Szept

Wędrowanie

5 postów w tym temacie

Lubię góry. Góry, las, przyrodę. Kto w dzisiejszych czasach nie lubi? Z okna widzę Góry Sowie i Ślężę. Dwa moje ukochane miejsca na Ziemi. I gdy przychodzi dzień wolnego, jadę tam lub…. Tam.

Staję na początku szlaku i unosze powoli głowę ku szczytowi, na który zamierzam wejść.

Zaczyna się wędrówka.

Zwykle towarzyszy mi syn. Czasem ktos z przyjaciół. Ale tam na szlaku, w czasie wedrowania jestem tylko ja otaczający mnie świat. Ten zas jest jakby pełniejszy, bardziej tłoczny, bo zewsząd spoglądają na mnie ci, których z reguly nie zauważamy.

Kocham rozmowy ze sobą, moje wlasne medytacje w czasie tej wedrówki.

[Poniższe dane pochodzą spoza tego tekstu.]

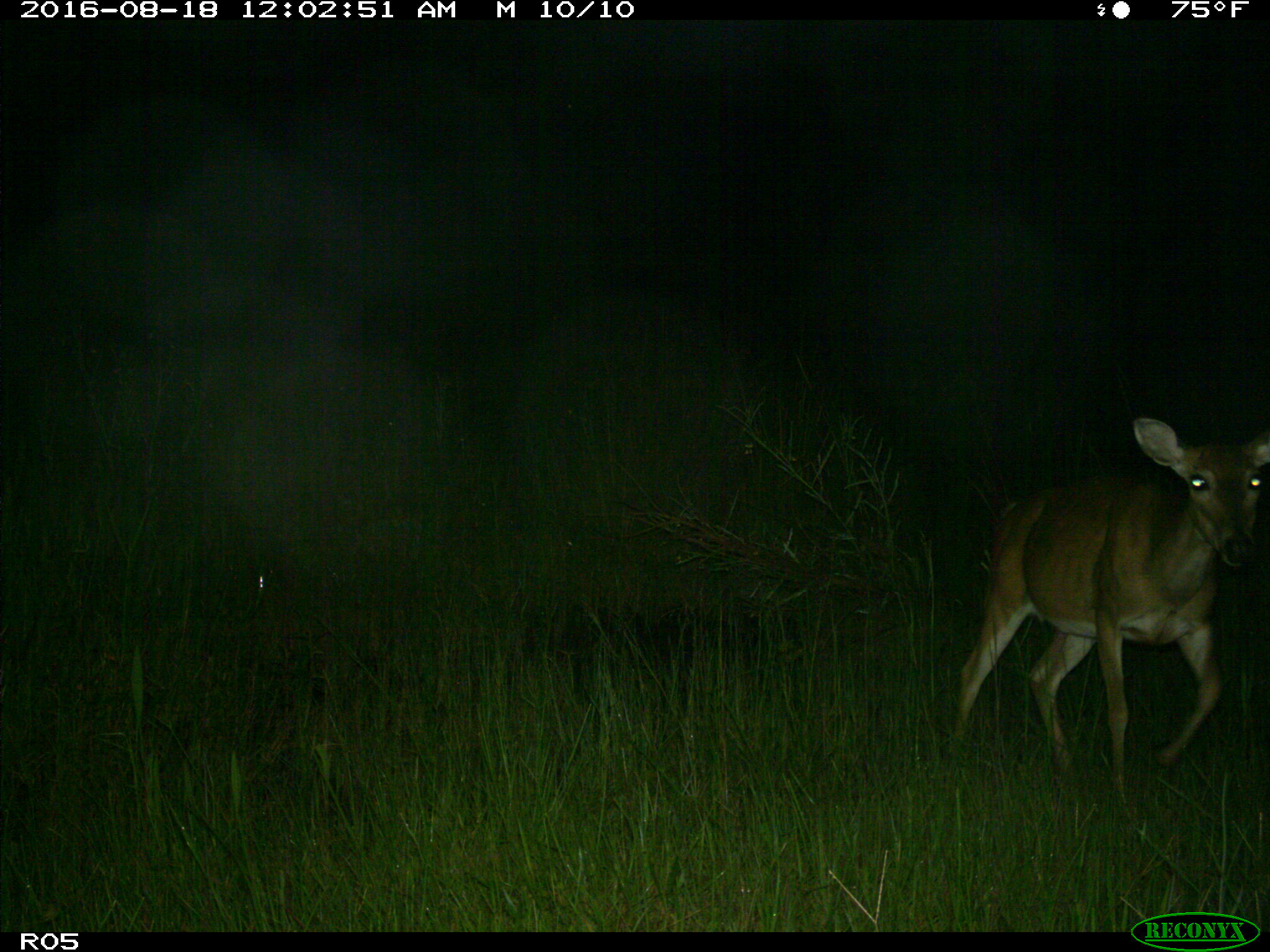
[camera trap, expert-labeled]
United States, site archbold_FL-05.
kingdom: Animalia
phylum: Chordata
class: Mammalia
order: Artiodactyla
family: Cervidae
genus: Odocoileus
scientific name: Odocoileus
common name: deer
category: unidentified deer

Wtedy bardziej otwieram się na Boga, a On mówi jakby głośniej i wyraźniej.

Co czuję?

Niepokój, a nawet lek, kiedy przemierzam uroczyska Gór Sowich. Cisza tego miejsca, gdzie nawet owady milkną jest ciężka. Inna od lekkości ciszy Pustyni.

Chłonę zieleń i dźwięk, kiedy przekraczam tę granicę życia i śmierci. I idę dalej. Przy szczycie odczuwam już drżenie a potem z radością wędrowca spoglądam na mój dom. Teraz jakby maleńki i odległy, z wysokości Wielkiej Sowy.

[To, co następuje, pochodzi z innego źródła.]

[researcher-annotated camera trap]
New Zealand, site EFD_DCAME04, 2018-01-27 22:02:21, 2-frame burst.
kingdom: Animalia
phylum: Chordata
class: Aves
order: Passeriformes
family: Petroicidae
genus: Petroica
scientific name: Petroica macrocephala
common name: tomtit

Inaczej jednak odczuwam potęgę Ślęży i jej odwiecznych duchów. Gdy idę w górę słyszę ich rozmowy i głosy. Mówią do mnie, czasem się skarżą, czasem zartują.

Nie oglądam się za siebie nigdy, kiedy wchodzę na Ślężę. Dla mnie to rodzaj prawa.

Na szczycie, za starym, opuszczonym kosiółkiem jest skała. Poszarpana gdy się na nią wchodzi i płaska jak stół gdy się już na niej stanie. Dla mnie i syna to sam szczyt tej świętej góry. Kładziemy się na nim i obserwujemy sokoły na niebie. A potem wyciągamy bębny i gramy w rytm jai dyktuje nam serce, i nie ma świata wokół, tylko My, Moc Ślęzy i duchy tej góry. Nawet jej władca, Mądry Niedźwiedź, przysiada obok. Przymyka powieki i słucha rytmu serca bębna i Ziemi. I góry.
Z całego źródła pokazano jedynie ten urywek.